Ann Wrightson proposed that the W3C focus on making sure that schema reduction work, and that implementations actually interoperate.



John Cowan proposed shutting down the XML Core Working Group. (Of course, he noted that he was asking just after he'd finished doing what he'd wanted to accomplish there, XML 1.1!)



Scott Tsao of Boeing expressed his concerns that the W3C is moving quickly, but education of people like the vendors he has to work with is far behind the W3C's work. He said "ultimately, my message is to slow down developing new standards." He also related issues Boeing had had using XML Schema - "as it turned out, several XML editors that we are evaluating - none of them are able to support the test cases I put together quickly from Part 0." Tsao seems to be pushing test-driven development at the W3C, which sounds intriguing.



Quin seemed hopeful about the growth of test cases at the W3C.



An audience member whose name I didn't catch asked Quin about RELAX NG and W3C XML Schema. Quin felt it was "a strength of XML that we have multiple ways to do things," and the audience seemed to agree that consolidating XML Schema and RELAX NG probably wasn't a good idea.



Igor Ikonnikov suggested that the W3C slow down with incremental changes but prepare in the long term for some larger-scale qualitative changes, noting Daniela Florescu's comments from yesterday as one possibility. He also suggested a certification program, which got support from another audience member. Quin noted some difficulties of member-funded organizations doing certification.



C. Michael Sperberg-McQueen wanted to ensure that the schema user experience workshop was better represented - not so much a profile, but rather patterns of usage. He said "there was no support for anything like a subset." Ann Wrightson responded that she doesn't currently have confidence in interoperability, a "substantial area... in which people like me can operate with confidence."



Jon Bosak said "certification is a wonderful thing and would benefit us all," but said there were problems around liability. Ken Holman also expressed concerns that products got tuned for test suites and not for the real world.



Emilia Georgieva asked for something like XSLT "Enterprise Edition" - documenting XSLT use in large situations. Her work at EBay involves 4 million lines of XSLT code, a maintenance nightmare. She asked for formal documentation on best practices, especially for issues like naming things, and better ways to integrate them with tools. She suggested that companies she has worked with are shying away from XSLT because of these issues.

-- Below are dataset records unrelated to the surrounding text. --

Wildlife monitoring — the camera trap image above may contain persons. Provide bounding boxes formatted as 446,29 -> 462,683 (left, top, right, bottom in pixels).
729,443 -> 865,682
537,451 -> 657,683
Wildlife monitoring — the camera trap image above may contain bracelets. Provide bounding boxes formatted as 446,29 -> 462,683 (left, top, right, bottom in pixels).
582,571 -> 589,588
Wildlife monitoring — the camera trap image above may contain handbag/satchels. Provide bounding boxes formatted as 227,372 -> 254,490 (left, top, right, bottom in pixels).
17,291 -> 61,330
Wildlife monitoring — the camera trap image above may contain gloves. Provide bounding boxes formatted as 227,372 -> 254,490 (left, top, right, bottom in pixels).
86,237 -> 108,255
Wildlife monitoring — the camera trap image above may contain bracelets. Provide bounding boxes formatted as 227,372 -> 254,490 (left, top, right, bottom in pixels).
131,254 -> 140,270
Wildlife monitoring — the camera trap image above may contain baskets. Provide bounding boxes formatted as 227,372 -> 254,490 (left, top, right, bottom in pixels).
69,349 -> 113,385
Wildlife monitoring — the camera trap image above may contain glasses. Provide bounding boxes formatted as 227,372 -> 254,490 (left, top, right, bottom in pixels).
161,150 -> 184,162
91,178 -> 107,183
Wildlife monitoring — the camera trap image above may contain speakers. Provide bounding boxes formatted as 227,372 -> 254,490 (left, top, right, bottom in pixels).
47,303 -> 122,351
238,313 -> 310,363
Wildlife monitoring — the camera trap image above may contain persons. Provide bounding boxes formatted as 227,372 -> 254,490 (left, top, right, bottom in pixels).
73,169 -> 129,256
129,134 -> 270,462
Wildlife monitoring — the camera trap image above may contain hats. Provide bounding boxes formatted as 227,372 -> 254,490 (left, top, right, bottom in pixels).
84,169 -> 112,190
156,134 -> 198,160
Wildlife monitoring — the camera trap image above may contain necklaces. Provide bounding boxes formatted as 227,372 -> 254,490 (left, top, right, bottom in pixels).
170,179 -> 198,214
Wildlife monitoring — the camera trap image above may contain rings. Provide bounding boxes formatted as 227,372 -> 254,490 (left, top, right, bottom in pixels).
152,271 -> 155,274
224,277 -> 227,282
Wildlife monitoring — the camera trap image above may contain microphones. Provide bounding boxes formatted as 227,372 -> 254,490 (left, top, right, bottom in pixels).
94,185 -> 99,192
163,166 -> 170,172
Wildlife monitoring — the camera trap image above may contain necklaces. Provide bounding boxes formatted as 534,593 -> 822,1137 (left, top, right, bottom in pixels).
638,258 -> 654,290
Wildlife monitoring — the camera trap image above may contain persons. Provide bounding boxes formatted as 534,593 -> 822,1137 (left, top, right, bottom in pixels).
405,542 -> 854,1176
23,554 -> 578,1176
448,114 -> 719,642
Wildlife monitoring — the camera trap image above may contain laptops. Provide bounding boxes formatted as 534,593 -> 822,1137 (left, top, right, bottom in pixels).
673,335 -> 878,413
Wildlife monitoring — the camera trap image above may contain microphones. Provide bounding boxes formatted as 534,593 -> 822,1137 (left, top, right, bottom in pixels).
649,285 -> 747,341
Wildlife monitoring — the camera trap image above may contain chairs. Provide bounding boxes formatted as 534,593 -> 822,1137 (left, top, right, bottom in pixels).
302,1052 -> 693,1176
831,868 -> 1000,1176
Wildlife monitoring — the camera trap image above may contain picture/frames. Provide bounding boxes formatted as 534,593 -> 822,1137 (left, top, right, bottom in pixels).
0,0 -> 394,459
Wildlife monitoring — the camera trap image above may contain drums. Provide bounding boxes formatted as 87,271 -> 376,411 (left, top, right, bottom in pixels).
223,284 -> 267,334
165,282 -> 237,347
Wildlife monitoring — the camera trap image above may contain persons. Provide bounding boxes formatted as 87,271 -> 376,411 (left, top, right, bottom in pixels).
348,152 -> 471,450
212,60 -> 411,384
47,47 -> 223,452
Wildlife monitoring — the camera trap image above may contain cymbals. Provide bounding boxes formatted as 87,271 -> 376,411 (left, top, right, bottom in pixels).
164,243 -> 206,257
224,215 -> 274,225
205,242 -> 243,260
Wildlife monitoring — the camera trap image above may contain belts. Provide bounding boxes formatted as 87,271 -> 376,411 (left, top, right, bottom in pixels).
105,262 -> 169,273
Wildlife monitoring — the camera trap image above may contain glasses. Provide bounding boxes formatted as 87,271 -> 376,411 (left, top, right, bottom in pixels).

Quin said that the W3C was especially interested in how XSLT 2.0 would play in such environments, and suggested she send in a formal comment.



Steve Newcomb made some general comments as a "message to Tim [Berners-Lee]". Acknowledging that he was disgusted with standards bodies, but still sees the positive, hoping for some progress toward doing the right thing. Newcomb suggested that "unfortunately or fortunately for the W3C, because of Tim's role as absolute monarch... we have a situation where the people perish or live depending on Tim's vision. I would like to see Tim articulate a way forward for the institutional character of the W3C which would make it more than just a vendor consortium, motivated by higher goals than merely avoidance of situations and techologies that would be disruptive to their members' business models." Newcomb felt that a message from this 'monarch' could have a "salutary effect" on the field, which is currently a "garden of weeds".



Where's your overlap? What's your diff?